§ **Source passage**
-=-=-=-=-

In this section, you will learn to use control structures to create more complex behaviors for the Finch, like following a line until the Finch finds an obstacle. Control structures determine what happens in a program. Some examples of control structures are loops and if-else statements.

### Making a Line to Track

For this lesson, you will need large sheets of white paper and a thick black marker. Start by making a thick black line on a white background. The line should be about 2.5 cm wide. Avoid sharp turns; it is easier for the Finch to follow gradual curves.

### Basic Line Tracking

To track a line, the Finch should turn right or left based on whether or not it detects the line. Let’s track the left side of the line with the left line sensor as the Finch moves clockwise around a loop. When the left line sensor is over the black line, the Finch should turn left. When the left line sensor is over the white surface, the Finch should turn right.

Notice that this sample code uses the Finch Wheels block to turn using only one wheel at a time. This means that both turns move the robot slightly forward. As the Finch repeats the if else block over and over, it will follow the line as it turns back and forth.

-=-=-=-=-

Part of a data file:
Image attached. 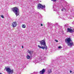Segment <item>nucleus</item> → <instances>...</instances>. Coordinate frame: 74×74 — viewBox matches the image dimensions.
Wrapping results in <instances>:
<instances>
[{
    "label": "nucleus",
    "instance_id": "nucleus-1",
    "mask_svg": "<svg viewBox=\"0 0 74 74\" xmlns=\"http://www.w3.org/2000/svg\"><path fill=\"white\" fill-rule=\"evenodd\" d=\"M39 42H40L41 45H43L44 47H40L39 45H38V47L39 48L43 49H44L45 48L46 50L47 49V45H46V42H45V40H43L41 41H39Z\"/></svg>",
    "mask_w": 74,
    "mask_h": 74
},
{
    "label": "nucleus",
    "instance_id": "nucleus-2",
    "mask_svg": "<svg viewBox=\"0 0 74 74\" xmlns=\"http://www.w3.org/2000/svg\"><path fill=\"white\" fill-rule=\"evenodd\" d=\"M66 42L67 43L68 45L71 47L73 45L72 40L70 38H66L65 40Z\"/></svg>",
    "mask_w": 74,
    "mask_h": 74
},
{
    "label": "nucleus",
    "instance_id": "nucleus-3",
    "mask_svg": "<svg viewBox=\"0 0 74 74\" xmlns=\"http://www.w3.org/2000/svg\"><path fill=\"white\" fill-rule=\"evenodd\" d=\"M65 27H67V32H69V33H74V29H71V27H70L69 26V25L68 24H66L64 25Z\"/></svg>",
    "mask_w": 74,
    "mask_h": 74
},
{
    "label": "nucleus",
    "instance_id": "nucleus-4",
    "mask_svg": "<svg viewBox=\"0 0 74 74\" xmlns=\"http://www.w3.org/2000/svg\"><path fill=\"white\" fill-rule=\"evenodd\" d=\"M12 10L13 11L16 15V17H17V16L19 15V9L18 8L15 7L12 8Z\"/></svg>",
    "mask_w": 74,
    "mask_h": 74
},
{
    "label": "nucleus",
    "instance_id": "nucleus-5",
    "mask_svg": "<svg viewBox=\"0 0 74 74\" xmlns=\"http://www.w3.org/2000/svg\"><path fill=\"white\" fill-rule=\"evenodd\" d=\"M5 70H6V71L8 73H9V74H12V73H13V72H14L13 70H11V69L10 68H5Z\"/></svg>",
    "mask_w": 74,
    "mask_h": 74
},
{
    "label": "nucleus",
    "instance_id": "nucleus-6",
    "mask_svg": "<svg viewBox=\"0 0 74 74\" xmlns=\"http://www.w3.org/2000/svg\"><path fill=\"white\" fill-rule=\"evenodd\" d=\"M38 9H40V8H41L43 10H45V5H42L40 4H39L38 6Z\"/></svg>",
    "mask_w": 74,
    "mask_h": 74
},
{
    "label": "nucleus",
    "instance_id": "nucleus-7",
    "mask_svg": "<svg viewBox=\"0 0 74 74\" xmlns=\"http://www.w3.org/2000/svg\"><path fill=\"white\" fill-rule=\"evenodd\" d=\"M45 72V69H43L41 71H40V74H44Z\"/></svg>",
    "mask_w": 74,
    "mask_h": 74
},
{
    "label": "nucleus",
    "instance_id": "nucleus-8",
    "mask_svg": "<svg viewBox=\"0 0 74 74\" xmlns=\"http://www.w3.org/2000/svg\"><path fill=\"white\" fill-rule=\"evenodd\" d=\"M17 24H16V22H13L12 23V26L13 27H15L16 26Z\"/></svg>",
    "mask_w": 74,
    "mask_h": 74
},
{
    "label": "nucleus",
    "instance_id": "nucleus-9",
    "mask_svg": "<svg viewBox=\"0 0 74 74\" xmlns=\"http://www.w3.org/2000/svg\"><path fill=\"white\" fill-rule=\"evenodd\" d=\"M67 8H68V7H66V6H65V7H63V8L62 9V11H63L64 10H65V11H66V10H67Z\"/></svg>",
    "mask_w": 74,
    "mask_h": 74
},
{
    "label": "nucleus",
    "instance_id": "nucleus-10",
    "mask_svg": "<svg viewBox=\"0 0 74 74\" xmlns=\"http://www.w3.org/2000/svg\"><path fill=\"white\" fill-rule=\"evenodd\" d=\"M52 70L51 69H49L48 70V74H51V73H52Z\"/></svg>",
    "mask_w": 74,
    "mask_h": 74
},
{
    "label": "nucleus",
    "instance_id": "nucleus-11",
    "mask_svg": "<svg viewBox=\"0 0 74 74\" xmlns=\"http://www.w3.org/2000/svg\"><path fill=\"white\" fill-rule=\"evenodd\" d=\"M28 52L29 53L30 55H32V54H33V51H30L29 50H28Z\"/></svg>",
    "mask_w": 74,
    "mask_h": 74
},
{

-=-=-=-=-

§ **Written task**
Can you copy out the whole passage on Finch line tracking word for word? You won't need the records for anything here.

§ **Solved problem**
In this section, you will learn to use control structures to create more complex behaviors for the Finch, like following a line until the Finch finds an obstacle. Control structures determine what happens in a program. Some examples of control structures are loops and if-else statements.

### Making a Line to Track

For this lesson, you will need large sheets of white paper and a thick black marker. Start by making a thick black line on a white background. The line should be about 2.5 cm wide. Avoid sharp turns; it is easier for the Finch to follow gradual curves.

### Basic Line Tracking

To track a line, the Finch should turn right or left based on whether or not it detects the line. Let’s track the left side of the line with the left line sensor as the Finch moves clockwise around a loop. When the left line sensor is over the black line, the Finch should turn left. When the left line sensor is over the white surface, the Finch should turn right.

Notice that this sample code uses the Finch Wheels block to turn using only one wheel at a time. This means that both turns move the robot slightly forward. As the Finch repeats the if else block over and over, it will follow the line as it turns back and forth.